Copy out the records that appear below, exactly as each one reads.

[Caption-style text data]
*-*-*

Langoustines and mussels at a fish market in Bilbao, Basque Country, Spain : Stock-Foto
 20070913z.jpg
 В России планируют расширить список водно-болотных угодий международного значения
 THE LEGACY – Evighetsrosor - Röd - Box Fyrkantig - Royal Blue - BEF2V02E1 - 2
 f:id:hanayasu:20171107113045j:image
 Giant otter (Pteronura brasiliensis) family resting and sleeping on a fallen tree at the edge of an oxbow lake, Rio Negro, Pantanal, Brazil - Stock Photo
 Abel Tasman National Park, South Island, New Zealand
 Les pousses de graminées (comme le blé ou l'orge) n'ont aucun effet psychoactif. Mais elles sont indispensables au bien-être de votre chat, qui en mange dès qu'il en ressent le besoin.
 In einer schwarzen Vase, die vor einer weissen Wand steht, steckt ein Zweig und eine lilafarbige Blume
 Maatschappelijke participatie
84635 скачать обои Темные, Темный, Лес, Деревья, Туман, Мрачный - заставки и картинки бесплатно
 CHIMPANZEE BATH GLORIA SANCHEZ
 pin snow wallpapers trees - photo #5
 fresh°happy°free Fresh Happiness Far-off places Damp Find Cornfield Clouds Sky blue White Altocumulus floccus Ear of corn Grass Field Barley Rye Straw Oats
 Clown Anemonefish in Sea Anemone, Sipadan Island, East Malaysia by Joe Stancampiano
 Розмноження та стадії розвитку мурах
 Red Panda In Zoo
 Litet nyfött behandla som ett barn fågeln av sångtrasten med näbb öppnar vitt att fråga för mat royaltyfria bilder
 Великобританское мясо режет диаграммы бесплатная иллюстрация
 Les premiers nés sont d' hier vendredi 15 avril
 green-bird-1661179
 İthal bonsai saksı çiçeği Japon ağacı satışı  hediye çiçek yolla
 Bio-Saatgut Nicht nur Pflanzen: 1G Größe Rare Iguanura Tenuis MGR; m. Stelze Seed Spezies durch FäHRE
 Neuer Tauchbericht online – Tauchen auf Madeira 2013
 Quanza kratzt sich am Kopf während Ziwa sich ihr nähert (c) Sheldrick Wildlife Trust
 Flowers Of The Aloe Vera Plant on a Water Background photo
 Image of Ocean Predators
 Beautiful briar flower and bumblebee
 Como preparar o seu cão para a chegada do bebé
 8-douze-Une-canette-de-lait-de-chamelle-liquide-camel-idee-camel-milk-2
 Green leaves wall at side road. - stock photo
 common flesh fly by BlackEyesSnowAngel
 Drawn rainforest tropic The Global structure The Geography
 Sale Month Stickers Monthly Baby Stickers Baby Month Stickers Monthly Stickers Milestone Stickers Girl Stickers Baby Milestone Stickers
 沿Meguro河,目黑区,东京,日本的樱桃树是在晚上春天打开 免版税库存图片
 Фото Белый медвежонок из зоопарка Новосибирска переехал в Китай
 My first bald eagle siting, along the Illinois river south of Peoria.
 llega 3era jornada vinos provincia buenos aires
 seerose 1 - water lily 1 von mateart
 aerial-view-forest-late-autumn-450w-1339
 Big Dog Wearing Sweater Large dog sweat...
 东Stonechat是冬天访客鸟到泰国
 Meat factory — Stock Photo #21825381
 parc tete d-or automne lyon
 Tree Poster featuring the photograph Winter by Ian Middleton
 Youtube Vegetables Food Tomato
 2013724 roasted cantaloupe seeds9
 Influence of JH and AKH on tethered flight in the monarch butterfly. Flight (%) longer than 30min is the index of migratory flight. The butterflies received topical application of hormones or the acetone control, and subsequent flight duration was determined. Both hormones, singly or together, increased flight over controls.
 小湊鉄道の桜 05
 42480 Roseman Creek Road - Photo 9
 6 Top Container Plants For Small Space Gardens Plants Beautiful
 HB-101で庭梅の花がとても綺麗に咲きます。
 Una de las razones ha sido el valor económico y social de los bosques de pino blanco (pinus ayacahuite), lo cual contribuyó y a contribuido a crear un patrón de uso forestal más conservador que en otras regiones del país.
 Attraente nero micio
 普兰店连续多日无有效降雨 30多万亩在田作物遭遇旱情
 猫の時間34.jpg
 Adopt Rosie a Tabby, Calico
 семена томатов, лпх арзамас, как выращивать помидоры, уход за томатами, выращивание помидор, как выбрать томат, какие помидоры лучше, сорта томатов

*-*-*

● Answer box:
Langoustines and mussels at a fish market in Bilbao, Basque Country, Spain : Stock-Foto
 20070913z.jpg
 В России планируют расширить список водно-болотных угодий международного значения
 THE LEGACY – Evighetsrosor - Röd - Box Fyrkantig - Royal Blue - BEF2V02E1 - 2
 f:id:hanayasu:20171107113045j:image
 Giant otter (Pteronura brasiliensis) family resting and sleeping on a fallen tree at the edge of an oxbow lake, Rio Negro, Pantanal, Brazil - Stock Photo
 Abel Tasman National Park, South Island, New Zealand
 Les pousses de graminées (comme le blé ou l'orge) n'ont aucun effet psychoactif. Mais elles sont indispensables au bien-être de votre chat, qui en mange dès qu'il en ressent le besoin.
 In einer schwarzen Vase, die vor einer weissen Wand steht, steckt ein Zweig und eine lilafarbige Blume
 Maatschappelijke participatie
84635 скачать обои Темные, Темный, Лес, Деревья, Туман, Мрачный - заставки и картинки бесплатно
 CHIMPANZEE BATH GLORIA SANCHEZ
 pin snow wallpapers trees - photo #5
 fresh°happy°free Fresh Happiness Far-off places Damp Find Cornfield Clouds Sky blue White Altocumulus floccus Ear of corn Grass Field Barley Rye Straw Oats
 Clown Anemonefish in Sea Anemone, Sipadan Island, East Malaysia by Joe Stancampiano
 Розмноження та стадії розвитку мурах
 Red Panda In Zoo
 Litet nyfött behandla som ett barn fågeln av sångtrasten med näbb öppnar vitt att fråga för mat royaltyfria bilder
 Великобританское мясо режет диаграммы бесплатная иллюстрация
 Les premiers nés sont d' hier vendredi 15 avril
 green-bird-1661179
 İthal bonsai saksı çiçeği Japon ağacı satışı  hediye çiçek yolla
 Bio-Saatgut Nicht nur Pflanzen: 1G Größe Rare Iguanura Tenuis MGR; m. Stelze Seed Spezies durch FäHRE
 Neuer Tauchbericht online – Tauchen auf Madeira 2013
 Quanza kratzt sich am Kopf während Ziwa sich ihr nähert (c) Sheldrick Wildlife Trust
 Flowers Of The Aloe Vera Plant on a Water Background photo
 Image of Ocean Predators
 Beautiful briar flower and bumblebee
 Como preparar o seu cão para a chegada do bebé
 8-douze-Une-canette-de-lait-de-chamelle-liquide-camel-idee-camel-milk-2
 Green leaves wall at side road. - stock photo
 common flesh fly by BlackEyesSnowAngel
 Drawn rainforest tropic The Global structure The Geography
 Sale Month Stickers Monthly Baby Stickers Baby Month Stickers Monthly Stickers Milestone Stickers Girl Stickers Baby Milestone Stickers
 沿Meguro河,目黑区,东京,日本的樱桃树是在晚上春天打开 免版税库存图片
 Фото Белый медвежонок из зоопарка Новосибирска переехал в Китай
 My first bald eagle siting, along the Illinois river south of Peoria.
 llega 3era jornada vinos provincia buenos aires
 seerose 1 - water lily 1 von mateart
 aerial-view-forest-late-autumn-450w-1339
 Big Dog Wearing Sweater Large dog sweat...
 东Stonechat是冬天访客鸟到泰国
 Meat factory — Stock Photo #21825381
 parc tete d-or automne lyon
 Tree Poster featuring the photograph Winter by Ian Middleton
 Youtube Vegetables Food Tomato
 2013724 roasted cantaloupe seeds9
 Influence of JH and AKH on tethered flight in the monarch butterfly. Flight (%) longer than 30min is the index of migratory flight. The butterflies received topical application of hormones or the acetone control, and subsequent flight duration was determined. Both hormones, singly or together, increased flight over controls.
 小湊鉄道の桜 05
 42480 Roseman Creek Road - Photo 9
 6 Top Container Plants For Small Space Gardens Plants Beautiful
 HB-101で庭梅の花がとても綺麗に咲きます。
 Una de las razones ha sido el valor económico y social de los bosques de pino blanco (pinus ayacahuite), lo cual contribuyó y a contribuido a crear un patrón de uso forestal más conservador que en otras regiones del país.
 Attraente nero micio
 普兰店连续多日无有效降雨 30多万亩在田作物遭遇旱情
 猫の時間34.jpg
 Adopt Rosie a Tabby, Calico
 семена томатов, лпх арзамас, как выращивать помидоры, уход за томатами, выращивание помидор, как выбрать томат, какие помидоры лучше, сорта томатов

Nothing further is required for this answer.